Quoted text |

________________________

Try our new intelligent model routing solution, Arcee Conductor. Sign up today and get a $20 credit.
Partnerships
Arcee AI is excited to announce the availability of its small language models (SLMs) on Together.ai and OpenRouter, two leading managed inference platforms. Start building today and leverage Arcee AI’s specialized models to enhance your AI applications.
Today, we are thrilled to announce that our suite of small language models (SLMs) is now available on Together.ai and OpenRouter, two leading platforms for managed, pay-per-token inference services. With this seamless integration, you can start building high-quality, fast, and cost-efficient AI-powered applications in minutes, without having to manage complex AI infrastructure.
Whether you’re looking for models for general-purpose chat applications, code generation, function calling, reasoning, or image-to-text, we’ve got you covered! Here are the available models.
In the world of AI, one size does not fit all. While frontier-scale "Swiss Army knife" large language models look impressive, their high cost and slow generation time are problematic for many specific business tasks. Arcee AI's specialized SLMs represent a shift toward purpose-built AI that excels at targeted use cases.
Consider Caller Large, which we specifically trained for function-calling workflows. Unlike general models that might hallucinate API calls or struggle with parameter extraction, we specifically built and trained Caller to make deliberate decisions about when to invoke external tools. For enterprises building process automation tools, this specialization translates to fewer errors and more reliable outputs than you'd get from a jack-of-all-trades model.
Similarly, Spotlight demonstrates the power of focus—a 7-billion parameter vision-language model that punches well above its weight class on visual question-answering benchmarks. By optimizing specifically for fast inference on consumer GPUs while maintaining strong image grounding, it delivers production-ready performance for UI analysis, chart interpretation, and visual content moderation at a fraction of the computational footprint required by larger multimodal models.
As applications transition from proof-of-concept to production, the economics of AI deployment become increasingly important. Arcee AI's SLMs offer a compelling value proposition, providing near-frontier quality at significantly reduced cost, making them a cost-effective choice for enterprises looking to maximize their AI investment.
Arcee Blitz exemplifies this approach—an extremely versatile 24-billion parameter package that runs at approximately one-third the latency and price of comparable 70B models. For high-volume use cases like customer service automation or content generation, this translates to substantial savings that compound over time. A company processing thousands of customer inquiries daily might save tens of thousands of dollars monthly while maintaining response quality that end-users can't distinguish from more expensive alternatives.
The pricing advantage extends across the entire Arcee AI lineup. Coder Large delivers competitive performance on programming benchmarks such as the DevQualityEval Leaderboard at price points well below proprietary coding assistants, enabling development teams to deploy AI coding support to more engineers with much less concern for usage costs.

________________________

Entries shown |
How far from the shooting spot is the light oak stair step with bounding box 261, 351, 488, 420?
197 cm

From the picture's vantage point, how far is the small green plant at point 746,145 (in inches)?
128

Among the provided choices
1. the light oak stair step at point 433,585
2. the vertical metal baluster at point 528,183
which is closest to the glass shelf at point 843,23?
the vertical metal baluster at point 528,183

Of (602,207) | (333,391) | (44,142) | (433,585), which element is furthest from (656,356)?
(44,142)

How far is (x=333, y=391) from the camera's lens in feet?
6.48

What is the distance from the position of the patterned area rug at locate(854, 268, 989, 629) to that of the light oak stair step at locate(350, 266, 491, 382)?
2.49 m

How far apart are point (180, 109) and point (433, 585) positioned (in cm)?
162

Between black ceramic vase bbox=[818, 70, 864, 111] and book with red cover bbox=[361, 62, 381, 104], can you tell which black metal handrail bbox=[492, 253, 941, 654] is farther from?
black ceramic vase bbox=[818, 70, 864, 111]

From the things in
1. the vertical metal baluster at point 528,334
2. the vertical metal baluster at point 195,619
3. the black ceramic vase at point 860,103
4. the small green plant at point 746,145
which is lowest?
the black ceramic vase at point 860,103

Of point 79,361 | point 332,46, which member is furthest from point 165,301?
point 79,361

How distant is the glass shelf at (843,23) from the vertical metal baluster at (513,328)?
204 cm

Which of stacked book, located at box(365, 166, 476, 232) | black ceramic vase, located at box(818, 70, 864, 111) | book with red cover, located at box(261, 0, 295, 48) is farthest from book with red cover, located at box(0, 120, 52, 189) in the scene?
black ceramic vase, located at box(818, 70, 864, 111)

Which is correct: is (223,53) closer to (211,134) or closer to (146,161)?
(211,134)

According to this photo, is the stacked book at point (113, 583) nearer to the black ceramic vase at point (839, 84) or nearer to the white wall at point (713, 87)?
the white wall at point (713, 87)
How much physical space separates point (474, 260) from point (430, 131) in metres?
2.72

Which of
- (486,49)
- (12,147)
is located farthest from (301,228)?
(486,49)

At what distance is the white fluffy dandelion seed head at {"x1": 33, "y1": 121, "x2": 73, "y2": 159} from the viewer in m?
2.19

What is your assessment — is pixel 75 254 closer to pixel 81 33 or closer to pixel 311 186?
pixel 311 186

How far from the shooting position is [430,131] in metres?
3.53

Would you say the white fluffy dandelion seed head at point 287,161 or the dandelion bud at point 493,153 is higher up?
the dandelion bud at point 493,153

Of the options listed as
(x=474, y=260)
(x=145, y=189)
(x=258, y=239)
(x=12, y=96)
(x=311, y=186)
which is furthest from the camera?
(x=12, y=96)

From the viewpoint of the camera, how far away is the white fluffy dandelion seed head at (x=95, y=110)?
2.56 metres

________________________

Task directions | Transcribe the portion of the Arcee AI announcement above that begins at the words "Partnerships" and stops after the words "your AI applications.".

The solution |
Partnerships
Arcee AI is excited to announce the availability of its small language models (SLMs) on Together.ai and OpenRouter, two leading managed inference platforms. Start building today and leverage Arcee AI’s specialized models to enhance your AI applications.